Smaller glaciers found for example in Europe, eastern Africa, the tropical Andes and Indonesia are projected to lose more than 80 per cent of their current ice mass by 2100 under high emission scenarios. The retreat of the high mountain cryosphere will continue to adversely affect recreational activities, tourism, and cultural assets, the report pointed out.
As mountain glaciers retreat, they are also altering water availability and quality downstream, with implications for many sectors such as agriculture and hydropower.
Glaciers and ice sheets in polar and mountain regions are losing mass, contributing to an increasing rate of sea level rise, together with expansion of the warmer ocean.
While sea level has risen globally by around 15 cm during the 20th century, it is currently rising more than twice as fast – 3.6 mm per year – and accelerating, the report showed.
Rising sea levels
Sea level will continue to rise for centuries. It could reach around 30-60 cm by 2100 even if greenhouse gas emissions are sharply reduced and global warming is limited to well below 2°C, but around 60-110 cm if greenhouse gas emissions continue to increase strongly.

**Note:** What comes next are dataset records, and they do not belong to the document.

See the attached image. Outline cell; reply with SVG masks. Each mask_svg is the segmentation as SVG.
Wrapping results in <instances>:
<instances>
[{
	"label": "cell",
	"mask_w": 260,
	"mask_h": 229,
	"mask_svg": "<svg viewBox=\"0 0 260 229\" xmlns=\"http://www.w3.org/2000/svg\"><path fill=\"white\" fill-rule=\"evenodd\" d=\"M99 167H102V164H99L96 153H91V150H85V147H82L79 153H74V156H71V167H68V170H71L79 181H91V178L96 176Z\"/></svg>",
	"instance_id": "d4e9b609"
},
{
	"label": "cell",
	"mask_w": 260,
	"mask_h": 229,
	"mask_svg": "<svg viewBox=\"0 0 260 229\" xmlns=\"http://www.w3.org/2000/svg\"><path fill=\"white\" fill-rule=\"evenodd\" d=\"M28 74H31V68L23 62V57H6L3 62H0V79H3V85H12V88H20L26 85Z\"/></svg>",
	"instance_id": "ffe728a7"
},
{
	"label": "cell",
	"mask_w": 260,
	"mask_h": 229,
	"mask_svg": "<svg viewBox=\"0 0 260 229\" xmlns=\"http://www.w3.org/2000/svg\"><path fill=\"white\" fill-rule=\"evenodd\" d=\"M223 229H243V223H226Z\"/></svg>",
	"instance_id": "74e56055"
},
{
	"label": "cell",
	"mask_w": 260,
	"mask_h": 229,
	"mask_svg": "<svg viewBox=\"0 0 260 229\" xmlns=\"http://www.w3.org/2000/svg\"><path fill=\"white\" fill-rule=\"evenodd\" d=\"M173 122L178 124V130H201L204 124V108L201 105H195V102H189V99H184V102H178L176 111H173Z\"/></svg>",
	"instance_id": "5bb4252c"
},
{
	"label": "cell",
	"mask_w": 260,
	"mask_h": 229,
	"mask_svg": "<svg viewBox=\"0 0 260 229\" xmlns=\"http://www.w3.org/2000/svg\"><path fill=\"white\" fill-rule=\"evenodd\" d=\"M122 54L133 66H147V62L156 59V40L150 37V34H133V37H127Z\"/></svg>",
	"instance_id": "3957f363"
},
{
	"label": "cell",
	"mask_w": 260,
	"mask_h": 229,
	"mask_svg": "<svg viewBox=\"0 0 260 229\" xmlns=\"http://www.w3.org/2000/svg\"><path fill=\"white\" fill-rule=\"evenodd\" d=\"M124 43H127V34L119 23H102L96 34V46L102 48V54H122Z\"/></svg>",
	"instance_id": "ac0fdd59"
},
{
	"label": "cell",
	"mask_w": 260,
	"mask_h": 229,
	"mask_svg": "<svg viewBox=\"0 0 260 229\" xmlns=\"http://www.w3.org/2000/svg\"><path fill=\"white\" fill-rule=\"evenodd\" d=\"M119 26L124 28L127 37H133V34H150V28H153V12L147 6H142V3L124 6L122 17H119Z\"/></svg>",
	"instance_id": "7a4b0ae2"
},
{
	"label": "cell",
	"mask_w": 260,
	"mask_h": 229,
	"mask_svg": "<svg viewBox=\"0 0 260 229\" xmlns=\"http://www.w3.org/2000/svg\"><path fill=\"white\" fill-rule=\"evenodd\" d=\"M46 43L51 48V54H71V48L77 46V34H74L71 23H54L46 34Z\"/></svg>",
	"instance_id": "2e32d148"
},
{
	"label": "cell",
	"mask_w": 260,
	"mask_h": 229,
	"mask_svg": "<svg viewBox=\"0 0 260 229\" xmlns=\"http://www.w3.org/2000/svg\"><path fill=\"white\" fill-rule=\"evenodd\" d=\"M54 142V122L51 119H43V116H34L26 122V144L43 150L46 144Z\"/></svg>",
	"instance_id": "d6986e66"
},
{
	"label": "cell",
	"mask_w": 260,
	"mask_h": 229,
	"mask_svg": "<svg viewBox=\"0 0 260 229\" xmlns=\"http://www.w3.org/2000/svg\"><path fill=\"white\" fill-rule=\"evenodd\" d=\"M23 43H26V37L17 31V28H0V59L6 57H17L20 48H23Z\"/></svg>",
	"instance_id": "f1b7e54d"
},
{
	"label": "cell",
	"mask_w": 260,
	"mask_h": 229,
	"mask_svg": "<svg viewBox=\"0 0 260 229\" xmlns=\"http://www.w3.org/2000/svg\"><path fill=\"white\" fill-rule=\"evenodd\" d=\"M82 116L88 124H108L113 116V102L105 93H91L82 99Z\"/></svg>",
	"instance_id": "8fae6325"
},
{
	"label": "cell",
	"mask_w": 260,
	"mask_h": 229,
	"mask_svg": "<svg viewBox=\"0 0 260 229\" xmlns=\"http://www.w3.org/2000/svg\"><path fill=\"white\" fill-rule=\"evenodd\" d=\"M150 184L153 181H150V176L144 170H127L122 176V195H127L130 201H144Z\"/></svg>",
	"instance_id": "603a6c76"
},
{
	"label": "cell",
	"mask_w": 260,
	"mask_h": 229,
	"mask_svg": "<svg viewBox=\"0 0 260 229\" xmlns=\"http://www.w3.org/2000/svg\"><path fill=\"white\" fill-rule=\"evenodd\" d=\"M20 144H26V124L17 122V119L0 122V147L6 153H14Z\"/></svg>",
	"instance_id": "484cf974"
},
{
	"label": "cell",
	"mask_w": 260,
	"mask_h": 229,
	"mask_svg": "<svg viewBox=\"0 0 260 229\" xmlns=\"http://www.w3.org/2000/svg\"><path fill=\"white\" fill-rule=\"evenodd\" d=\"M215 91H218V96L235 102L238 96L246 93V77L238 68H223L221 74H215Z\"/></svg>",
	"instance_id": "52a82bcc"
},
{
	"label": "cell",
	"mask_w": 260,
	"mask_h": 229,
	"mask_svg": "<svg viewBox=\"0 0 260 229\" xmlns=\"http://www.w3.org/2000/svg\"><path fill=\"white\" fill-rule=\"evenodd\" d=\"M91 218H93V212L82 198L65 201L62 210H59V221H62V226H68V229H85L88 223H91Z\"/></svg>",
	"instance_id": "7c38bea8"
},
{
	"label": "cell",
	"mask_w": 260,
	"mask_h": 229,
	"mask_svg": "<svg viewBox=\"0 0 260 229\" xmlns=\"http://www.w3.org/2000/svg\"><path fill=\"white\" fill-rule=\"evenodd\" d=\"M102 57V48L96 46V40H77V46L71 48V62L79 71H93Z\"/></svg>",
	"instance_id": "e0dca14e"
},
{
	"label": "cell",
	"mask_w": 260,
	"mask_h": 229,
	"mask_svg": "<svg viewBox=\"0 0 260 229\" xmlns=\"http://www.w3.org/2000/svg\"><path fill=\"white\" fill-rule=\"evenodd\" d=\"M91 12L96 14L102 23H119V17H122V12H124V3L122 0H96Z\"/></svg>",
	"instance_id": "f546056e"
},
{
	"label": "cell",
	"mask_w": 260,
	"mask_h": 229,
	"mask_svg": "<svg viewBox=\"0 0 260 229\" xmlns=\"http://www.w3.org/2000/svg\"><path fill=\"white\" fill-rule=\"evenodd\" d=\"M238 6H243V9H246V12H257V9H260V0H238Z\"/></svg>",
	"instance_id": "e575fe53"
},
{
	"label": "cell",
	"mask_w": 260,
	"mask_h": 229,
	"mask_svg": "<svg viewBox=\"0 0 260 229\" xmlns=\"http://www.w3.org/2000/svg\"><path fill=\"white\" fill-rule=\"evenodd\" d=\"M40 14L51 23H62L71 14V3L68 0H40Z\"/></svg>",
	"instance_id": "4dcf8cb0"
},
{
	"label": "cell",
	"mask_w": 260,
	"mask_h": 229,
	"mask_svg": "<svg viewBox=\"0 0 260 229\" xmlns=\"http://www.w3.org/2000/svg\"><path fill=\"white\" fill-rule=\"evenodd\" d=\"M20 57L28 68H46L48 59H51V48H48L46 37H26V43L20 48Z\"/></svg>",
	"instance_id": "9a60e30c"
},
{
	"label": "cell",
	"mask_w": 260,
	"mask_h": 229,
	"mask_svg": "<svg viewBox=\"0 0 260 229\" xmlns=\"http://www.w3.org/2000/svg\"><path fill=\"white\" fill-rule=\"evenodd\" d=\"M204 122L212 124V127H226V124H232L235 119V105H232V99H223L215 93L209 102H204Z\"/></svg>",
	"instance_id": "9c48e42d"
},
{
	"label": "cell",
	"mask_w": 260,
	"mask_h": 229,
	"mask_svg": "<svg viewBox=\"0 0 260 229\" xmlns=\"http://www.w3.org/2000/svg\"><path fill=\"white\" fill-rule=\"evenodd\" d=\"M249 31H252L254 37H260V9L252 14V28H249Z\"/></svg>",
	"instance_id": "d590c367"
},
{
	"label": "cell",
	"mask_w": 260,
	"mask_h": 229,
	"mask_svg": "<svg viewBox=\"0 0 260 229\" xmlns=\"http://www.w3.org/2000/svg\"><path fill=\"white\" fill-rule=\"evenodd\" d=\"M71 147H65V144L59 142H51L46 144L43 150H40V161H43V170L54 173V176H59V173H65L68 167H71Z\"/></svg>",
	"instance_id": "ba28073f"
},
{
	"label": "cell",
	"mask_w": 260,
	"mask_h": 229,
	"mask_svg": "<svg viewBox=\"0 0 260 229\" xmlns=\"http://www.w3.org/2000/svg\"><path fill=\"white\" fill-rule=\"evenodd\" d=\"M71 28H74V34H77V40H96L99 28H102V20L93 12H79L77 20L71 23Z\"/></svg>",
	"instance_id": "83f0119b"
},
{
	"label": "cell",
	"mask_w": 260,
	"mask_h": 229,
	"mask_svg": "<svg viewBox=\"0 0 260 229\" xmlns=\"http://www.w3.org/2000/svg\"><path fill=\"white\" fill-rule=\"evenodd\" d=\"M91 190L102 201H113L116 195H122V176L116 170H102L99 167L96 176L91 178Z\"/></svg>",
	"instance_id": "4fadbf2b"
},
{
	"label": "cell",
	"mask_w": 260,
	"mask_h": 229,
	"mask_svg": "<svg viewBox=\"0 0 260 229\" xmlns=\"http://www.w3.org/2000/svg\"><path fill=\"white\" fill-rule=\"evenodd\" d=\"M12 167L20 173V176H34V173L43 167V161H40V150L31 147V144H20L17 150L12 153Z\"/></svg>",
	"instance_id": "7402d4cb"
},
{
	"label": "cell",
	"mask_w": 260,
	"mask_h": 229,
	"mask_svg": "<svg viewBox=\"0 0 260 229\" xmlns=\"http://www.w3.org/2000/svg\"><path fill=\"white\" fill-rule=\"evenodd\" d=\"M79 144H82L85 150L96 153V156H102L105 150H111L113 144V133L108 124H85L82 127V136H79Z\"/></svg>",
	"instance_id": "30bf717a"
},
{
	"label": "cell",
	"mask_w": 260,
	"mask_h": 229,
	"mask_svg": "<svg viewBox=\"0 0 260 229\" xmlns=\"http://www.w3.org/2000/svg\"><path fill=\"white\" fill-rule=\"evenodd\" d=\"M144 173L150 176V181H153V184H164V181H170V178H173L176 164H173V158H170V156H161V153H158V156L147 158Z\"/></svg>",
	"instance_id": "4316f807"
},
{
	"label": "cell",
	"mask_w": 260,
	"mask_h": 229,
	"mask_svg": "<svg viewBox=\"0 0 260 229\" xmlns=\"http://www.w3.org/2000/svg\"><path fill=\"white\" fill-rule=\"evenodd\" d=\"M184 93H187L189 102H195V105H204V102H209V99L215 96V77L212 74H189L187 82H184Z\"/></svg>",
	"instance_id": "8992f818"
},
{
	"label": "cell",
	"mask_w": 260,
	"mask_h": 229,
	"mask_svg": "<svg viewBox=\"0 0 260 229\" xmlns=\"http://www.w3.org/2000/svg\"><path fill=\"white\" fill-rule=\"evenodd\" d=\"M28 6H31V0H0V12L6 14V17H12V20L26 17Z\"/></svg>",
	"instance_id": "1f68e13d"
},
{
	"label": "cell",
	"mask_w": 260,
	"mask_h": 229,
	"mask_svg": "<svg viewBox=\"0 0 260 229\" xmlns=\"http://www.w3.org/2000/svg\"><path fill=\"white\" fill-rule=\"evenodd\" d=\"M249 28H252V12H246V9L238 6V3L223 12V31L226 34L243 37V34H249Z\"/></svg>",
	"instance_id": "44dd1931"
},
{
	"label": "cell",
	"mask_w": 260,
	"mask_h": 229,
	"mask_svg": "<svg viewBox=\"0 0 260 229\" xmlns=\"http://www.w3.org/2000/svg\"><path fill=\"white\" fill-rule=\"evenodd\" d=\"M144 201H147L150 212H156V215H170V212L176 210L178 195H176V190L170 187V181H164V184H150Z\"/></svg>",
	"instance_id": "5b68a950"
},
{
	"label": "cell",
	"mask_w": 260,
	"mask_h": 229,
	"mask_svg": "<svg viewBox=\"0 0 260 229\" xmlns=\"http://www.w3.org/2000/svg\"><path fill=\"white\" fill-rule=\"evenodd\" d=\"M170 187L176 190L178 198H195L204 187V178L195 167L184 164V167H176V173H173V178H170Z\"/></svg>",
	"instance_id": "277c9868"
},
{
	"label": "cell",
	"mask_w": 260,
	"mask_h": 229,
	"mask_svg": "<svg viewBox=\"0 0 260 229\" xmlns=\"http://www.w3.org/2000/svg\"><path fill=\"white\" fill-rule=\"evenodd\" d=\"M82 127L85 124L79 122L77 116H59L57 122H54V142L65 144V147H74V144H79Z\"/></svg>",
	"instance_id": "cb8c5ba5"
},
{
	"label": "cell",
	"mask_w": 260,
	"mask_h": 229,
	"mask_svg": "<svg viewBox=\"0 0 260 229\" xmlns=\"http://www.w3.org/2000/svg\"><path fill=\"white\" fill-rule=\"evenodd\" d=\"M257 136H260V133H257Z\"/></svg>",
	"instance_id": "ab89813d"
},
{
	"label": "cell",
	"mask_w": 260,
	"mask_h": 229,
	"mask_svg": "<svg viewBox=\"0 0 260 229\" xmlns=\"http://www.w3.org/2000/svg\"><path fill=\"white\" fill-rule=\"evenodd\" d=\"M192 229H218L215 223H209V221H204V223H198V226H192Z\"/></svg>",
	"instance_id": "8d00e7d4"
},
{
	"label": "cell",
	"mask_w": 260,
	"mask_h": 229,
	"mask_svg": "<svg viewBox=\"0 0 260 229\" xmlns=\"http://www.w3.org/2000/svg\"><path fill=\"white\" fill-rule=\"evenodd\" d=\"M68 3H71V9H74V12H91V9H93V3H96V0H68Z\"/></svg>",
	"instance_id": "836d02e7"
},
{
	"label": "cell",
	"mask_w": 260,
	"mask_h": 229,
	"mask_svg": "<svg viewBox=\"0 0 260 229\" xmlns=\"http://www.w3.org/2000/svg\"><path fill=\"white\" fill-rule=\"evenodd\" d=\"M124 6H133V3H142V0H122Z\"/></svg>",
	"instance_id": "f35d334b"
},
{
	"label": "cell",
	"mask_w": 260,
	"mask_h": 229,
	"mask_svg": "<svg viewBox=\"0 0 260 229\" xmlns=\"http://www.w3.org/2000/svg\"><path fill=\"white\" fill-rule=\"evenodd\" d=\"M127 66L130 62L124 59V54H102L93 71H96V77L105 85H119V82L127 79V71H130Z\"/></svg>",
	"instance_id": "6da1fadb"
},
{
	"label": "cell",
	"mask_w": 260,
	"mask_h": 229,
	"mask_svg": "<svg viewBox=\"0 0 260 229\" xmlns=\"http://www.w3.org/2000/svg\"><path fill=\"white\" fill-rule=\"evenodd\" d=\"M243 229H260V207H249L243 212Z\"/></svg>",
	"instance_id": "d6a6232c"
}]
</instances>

Sea level rise will increase the frequency of extreme sea level events, which occur for example during high tides and intense storms. Indications are that with any degree of additional warming, events that occurred once per century in the past will occur every year by mid-century in many regions, increasing risks for many low-lying coastal cities and small islands.
Without major investments in adaptation, they would be exposed to escalating flood risks, the report shows. Some island nations are likely to become uninhabitable due to climate-related ocean and cryosphere change, the report said, but habitability thresholds remain extremely difficult to assess.
Increases in tropical cyclone winds and rainfall are exacerbating extreme sea level events and coastal hazards. Hazards will be further be intensified by an increase in the average intensity, magnitude of storm surge and precipitation rates of tropical cyclones, especially if greenhouse gas emissions remain high.
Warming and changes in ocean chemistry are already disrupting species throughout the ocean food web, with impacts on marine ecosystems and people that depend on them, the report said.